The idea in 60 seconds

  • Vector Databases are a part of many Generative AI solutions.
  • They store concepts as many (hundreds) of dimensions of information.
  • The storage process is called ‘embedding’ and it relates concepts in a mathematical way.
  • Similar ideas / words are stored in similar places (mathematically.)
  • This allows for a search for ‘similar’ concepts. (Because they’re closer to each other in the database.)
  • Jennifer Anniston is a useful example of the concepts involved in Vector Databases.

What is a Vector Database?

Classic databases are tables of structured data. Think of a 3 column list in Excel. That’s what a typical, historical database looks like (in my head anyway.) 

Vector databases store unstructured information across multiple dimensions (we’re used to 3 in the real world but some Vector Databases store 1500 or more dimensions of every piece of information they take in.) 

It’s the mathematical coordinates in the database of this information which allows computers to link concepts and the structure / relationships between them so AIs can employ that informaiton. 

Examples of Vector Databases include Pinecone and ChromaDB – both of which we considered as our database for the Interview Bot. (in the end we chose Pinecone because the developer preferred it.

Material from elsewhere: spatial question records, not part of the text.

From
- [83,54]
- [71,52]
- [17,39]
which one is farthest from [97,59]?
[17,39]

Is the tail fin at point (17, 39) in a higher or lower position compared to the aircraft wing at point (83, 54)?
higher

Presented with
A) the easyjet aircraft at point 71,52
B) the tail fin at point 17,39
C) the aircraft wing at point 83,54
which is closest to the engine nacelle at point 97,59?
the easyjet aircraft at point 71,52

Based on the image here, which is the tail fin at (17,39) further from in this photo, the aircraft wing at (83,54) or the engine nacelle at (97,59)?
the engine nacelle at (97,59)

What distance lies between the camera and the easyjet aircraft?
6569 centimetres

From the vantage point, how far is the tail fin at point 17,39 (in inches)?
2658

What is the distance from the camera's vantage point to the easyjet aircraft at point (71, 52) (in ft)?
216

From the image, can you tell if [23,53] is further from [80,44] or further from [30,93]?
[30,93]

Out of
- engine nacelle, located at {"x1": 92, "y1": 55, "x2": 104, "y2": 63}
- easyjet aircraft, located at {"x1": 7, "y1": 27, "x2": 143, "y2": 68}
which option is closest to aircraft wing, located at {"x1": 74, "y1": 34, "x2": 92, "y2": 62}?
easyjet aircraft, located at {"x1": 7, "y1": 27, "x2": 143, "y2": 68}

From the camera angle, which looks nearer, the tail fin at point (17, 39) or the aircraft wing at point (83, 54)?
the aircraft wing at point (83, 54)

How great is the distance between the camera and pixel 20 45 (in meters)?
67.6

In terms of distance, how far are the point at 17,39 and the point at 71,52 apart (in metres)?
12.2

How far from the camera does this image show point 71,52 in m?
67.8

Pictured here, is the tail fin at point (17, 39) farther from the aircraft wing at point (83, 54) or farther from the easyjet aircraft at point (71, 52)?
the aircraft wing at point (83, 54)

Below: A Visual Representation of The Sort Of Database Our Interview Bot Uses. ( A Vector Database.)

I think a visual is useful here. This is a picture of the concept of a Vector Database – although it shows only 3 dimensions. As in the human brain, similar concepts are stored near each other.

Source: weaviate.io 

What do Vector Databases Do And How Are They Helpful ?

You might think I’m joking. I’m not. Most brains in the Western world have a Jennifer Aniston neuron.

Source: brainlatam.com 

I think of Vector Databases as a bit like a human brain. To explain what I mean by that, it might be worth using a weird example. You’ll think I am joking but I am not.

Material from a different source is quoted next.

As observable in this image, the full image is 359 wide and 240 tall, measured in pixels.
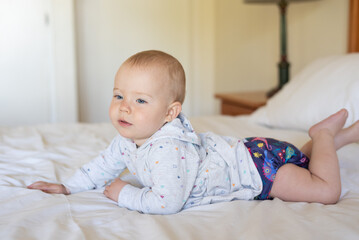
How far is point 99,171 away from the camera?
1051mm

There’s an actual thing called the Jennifer Aniston neuron in the human brain. Many people have it. Show someone a picture of Jennifer Aniston and the neuron will fire. But also, say ‘We were on a break’ – it’ll fire then too. The neuron fires (for technical reasons the linked article explains) when the concept of Jennifer Aniston is triggered. In our brain, we have tones of memories, encoded in neurons, which are triggered when we are reminded of something – and the brain remembers things ‘similar to Jennifer Aniston’ in areas around the Jennifer Aniston neuron. 

Vector databases store the concepts to which they are exposed as mathematical coordinates. That probably makes sense to you. Computers don’t actually understand Jennifer Anniston, do they? We all know that. Storing her as coordinates in a database is the sort of thing a computer does.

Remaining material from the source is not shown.